##### Text excerpt

A Week Of Claude Code
This week at work I had the chance to spend some time working with Claude Code and I loved it!
I’ve already processed a lot of information about Claude Code, so I started off feeling pretty comfortable with using it. I am so aware there is a lot about Claude Code out there, so my remarks will really only focus on my experience. Additionally, if there is one thing that is true, its that the AI industry moves fast. Who knows… will this article be completely irrelevant in 1 month or in 1 year? So I’ll try and balance the constant and the trendy.
Context: I’ve used Claude code for a variety of different tasks, but I primarily tested it with a brand new project and an existing + extensive + open source project.
Did you know that Claude was possibly named after the Mathematician Claude Shannon?
What did surprise me
I knew Claude Code was run in the terminal, but I didn’t realize it mattered where it run. I love that approach to context control. It felt like a very practical and intuitive design choice.
The Claude.md file was more helpful then I gave it credit for helping Claude process a large codebase. It really simplified the context gathering later on. It is less helpful for smaller projects you might be starting from scratch.
The initial tools were limited. I didn’t realize it wouldn’t have access to the web right off the bat. I didn’t experiment with other tools, preferring to keep it quite bare-bones.
Other Notes
Claude code is so fun to work with. I seriously went so much farther then I would have normally. Getting into a flow state was significantly easier.

##########

> Tasks for this exercise:
1) According to the Claude Code post, why does the author plan to balance the constant and the trendy? Answer in one or two sentences.
2) Summarize the Claude Code post in three sentences.
The items that follow come from a separate source.

##### Given entries

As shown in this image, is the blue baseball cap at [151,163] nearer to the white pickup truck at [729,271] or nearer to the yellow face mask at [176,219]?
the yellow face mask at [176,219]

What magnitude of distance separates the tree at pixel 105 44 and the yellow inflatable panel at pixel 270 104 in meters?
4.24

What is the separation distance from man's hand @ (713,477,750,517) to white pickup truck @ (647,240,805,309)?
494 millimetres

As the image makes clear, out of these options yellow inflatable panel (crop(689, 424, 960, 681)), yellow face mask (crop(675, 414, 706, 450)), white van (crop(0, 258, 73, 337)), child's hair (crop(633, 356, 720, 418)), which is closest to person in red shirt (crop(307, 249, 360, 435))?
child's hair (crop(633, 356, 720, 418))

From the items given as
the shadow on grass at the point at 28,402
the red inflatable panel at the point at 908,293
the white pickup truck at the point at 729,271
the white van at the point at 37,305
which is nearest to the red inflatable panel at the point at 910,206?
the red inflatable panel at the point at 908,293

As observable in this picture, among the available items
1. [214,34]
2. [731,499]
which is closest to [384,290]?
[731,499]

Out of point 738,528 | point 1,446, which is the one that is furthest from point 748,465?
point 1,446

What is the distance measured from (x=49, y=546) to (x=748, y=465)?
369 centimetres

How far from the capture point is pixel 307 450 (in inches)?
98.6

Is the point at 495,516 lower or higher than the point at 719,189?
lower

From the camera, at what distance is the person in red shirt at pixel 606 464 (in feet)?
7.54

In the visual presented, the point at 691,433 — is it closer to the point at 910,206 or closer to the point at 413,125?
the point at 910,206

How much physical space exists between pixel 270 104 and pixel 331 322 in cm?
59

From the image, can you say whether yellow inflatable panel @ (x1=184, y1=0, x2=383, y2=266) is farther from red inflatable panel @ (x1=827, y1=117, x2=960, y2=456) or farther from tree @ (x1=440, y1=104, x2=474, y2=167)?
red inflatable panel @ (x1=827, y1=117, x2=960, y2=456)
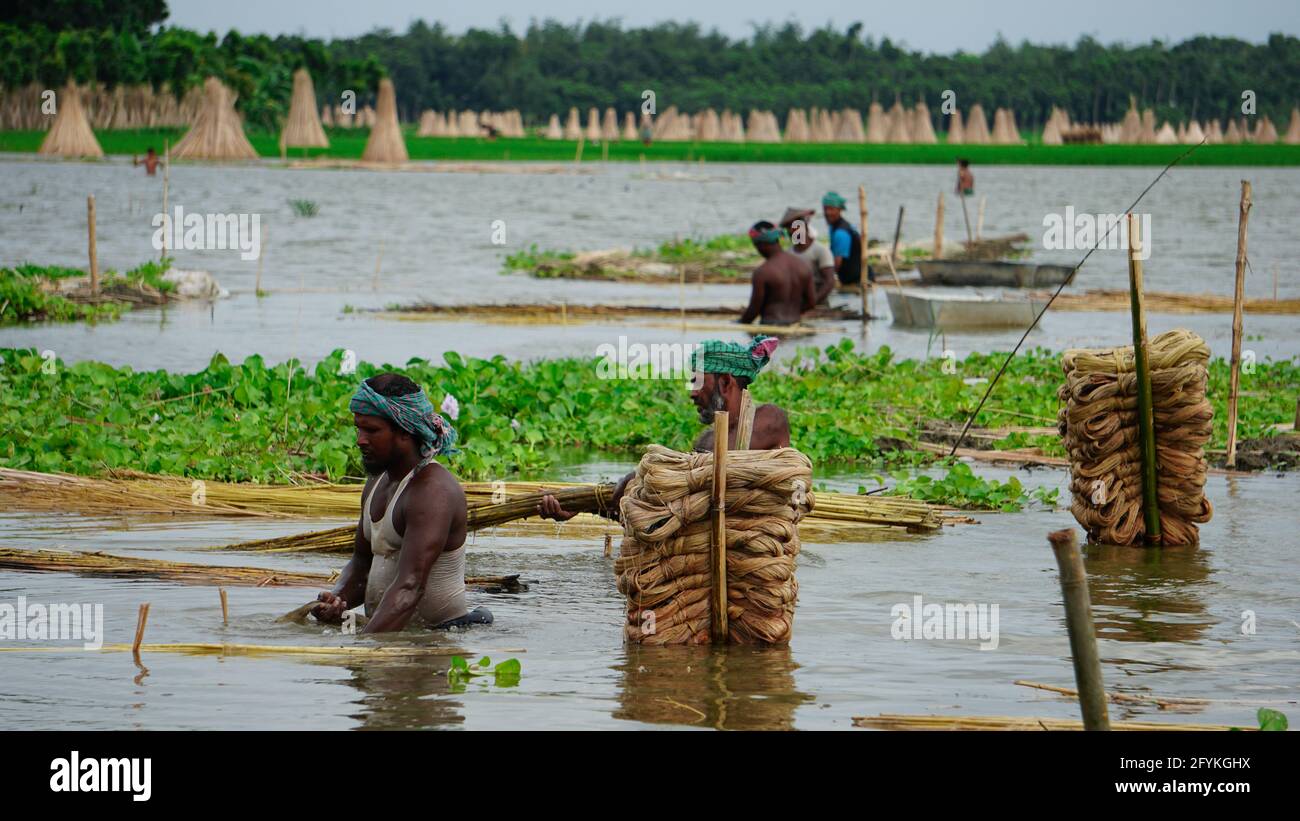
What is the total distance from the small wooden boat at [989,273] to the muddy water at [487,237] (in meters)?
1.43

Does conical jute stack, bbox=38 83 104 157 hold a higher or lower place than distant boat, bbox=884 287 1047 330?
higher

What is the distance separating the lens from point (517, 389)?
12086 millimetres

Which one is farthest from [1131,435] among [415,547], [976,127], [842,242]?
[976,127]

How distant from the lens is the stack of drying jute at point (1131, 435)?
8.51 metres

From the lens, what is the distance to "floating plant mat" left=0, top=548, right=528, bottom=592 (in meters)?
7.66

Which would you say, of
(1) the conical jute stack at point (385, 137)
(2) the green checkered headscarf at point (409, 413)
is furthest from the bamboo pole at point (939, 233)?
(1) the conical jute stack at point (385, 137)

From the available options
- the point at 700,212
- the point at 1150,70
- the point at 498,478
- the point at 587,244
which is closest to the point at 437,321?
the point at 498,478

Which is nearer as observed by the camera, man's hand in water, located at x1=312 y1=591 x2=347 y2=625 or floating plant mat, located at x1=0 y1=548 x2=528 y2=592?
man's hand in water, located at x1=312 y1=591 x2=347 y2=625

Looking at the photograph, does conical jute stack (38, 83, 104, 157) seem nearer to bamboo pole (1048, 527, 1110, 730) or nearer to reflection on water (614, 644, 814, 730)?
reflection on water (614, 644, 814, 730)

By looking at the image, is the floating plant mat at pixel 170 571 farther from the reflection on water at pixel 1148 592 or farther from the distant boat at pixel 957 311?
the distant boat at pixel 957 311

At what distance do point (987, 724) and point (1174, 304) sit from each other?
709 inches

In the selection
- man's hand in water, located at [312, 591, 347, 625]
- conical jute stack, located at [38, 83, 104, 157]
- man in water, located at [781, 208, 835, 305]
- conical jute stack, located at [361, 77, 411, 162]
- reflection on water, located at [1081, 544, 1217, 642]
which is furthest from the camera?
conical jute stack, located at [361, 77, 411, 162]

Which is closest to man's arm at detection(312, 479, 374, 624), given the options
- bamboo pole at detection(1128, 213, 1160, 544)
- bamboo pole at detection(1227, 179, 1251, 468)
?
bamboo pole at detection(1128, 213, 1160, 544)

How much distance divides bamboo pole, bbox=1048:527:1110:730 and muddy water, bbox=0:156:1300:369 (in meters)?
12.0
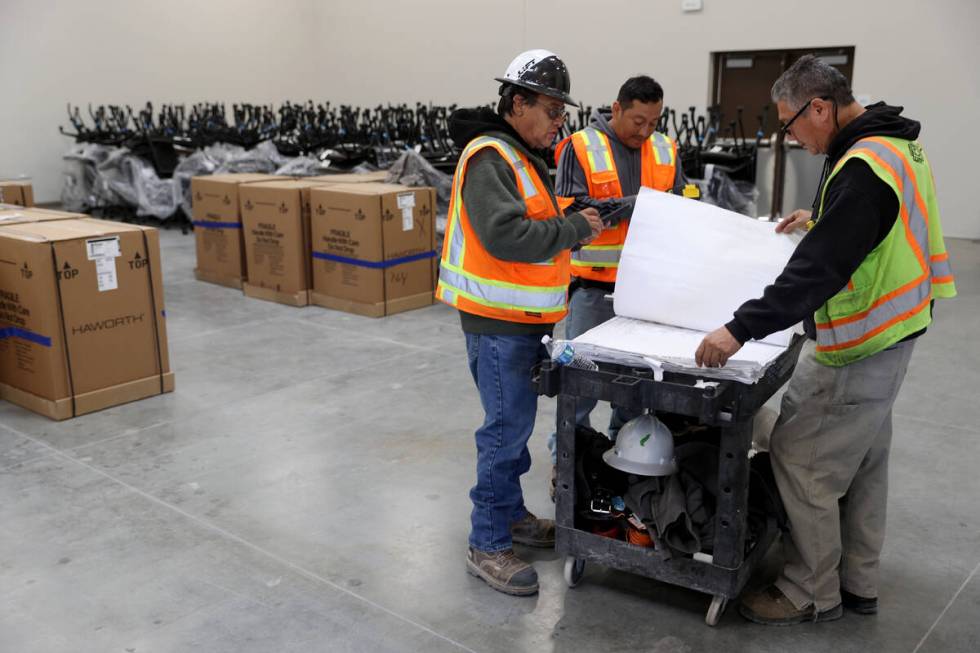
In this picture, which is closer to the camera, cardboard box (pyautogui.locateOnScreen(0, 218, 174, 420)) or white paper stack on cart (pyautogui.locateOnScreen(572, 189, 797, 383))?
white paper stack on cart (pyautogui.locateOnScreen(572, 189, 797, 383))

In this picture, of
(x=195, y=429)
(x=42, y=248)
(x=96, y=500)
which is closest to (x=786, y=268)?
(x=96, y=500)

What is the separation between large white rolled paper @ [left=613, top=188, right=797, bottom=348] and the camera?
2.21 m

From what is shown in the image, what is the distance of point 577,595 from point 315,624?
27.7 inches

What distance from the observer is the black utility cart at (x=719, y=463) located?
1964 mm

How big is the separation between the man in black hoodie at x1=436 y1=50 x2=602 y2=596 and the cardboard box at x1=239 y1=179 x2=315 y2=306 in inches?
140

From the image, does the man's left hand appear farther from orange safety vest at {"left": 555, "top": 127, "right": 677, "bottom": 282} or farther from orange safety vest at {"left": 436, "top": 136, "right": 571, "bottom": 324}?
orange safety vest at {"left": 555, "top": 127, "right": 677, "bottom": 282}

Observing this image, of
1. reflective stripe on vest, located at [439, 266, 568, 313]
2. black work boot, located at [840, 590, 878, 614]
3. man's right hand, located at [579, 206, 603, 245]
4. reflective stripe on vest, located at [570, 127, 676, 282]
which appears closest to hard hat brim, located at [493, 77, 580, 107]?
man's right hand, located at [579, 206, 603, 245]

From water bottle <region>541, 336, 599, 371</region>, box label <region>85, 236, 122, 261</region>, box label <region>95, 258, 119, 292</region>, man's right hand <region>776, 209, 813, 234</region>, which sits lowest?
box label <region>95, 258, 119, 292</region>

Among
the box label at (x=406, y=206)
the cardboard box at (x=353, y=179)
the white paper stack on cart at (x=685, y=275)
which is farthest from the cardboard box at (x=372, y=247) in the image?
the white paper stack on cart at (x=685, y=275)

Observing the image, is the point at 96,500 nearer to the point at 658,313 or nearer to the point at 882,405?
the point at 658,313

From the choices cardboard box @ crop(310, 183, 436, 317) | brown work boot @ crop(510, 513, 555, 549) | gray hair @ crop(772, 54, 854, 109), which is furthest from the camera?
cardboard box @ crop(310, 183, 436, 317)

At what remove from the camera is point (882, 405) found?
2094mm

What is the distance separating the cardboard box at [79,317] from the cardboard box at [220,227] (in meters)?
2.12

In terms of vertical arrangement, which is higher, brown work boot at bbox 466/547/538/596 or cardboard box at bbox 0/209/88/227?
cardboard box at bbox 0/209/88/227
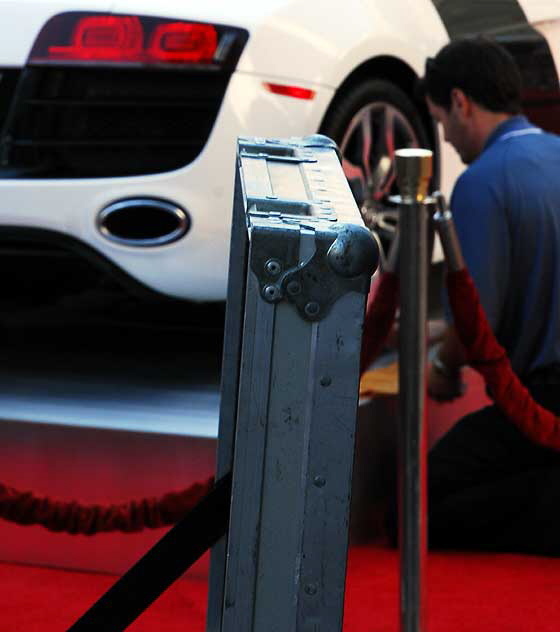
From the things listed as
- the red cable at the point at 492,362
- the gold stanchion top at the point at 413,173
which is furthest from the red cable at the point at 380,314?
the gold stanchion top at the point at 413,173

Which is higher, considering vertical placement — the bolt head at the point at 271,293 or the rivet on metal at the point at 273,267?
the rivet on metal at the point at 273,267

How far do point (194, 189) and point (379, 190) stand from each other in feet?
2.58

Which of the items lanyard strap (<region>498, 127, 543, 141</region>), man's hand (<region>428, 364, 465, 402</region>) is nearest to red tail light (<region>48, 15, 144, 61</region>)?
lanyard strap (<region>498, 127, 543, 141</region>)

##########

> Exercise answers:
1) The author says the AI industry moves fast, so the article could be completely irrelevant in a month or a year.

2) The author spent time at work using Claude Code, mainly on a brand new project and an existing, extensive open source project, and loved it. They were surprised that it matters where in the terminal it is run, found the Claude.md file helpful with a large codebase, and noted that the initial tools were limited and had no web access at first. They found Claude Code fun to work with and found it easier to get into a flow state.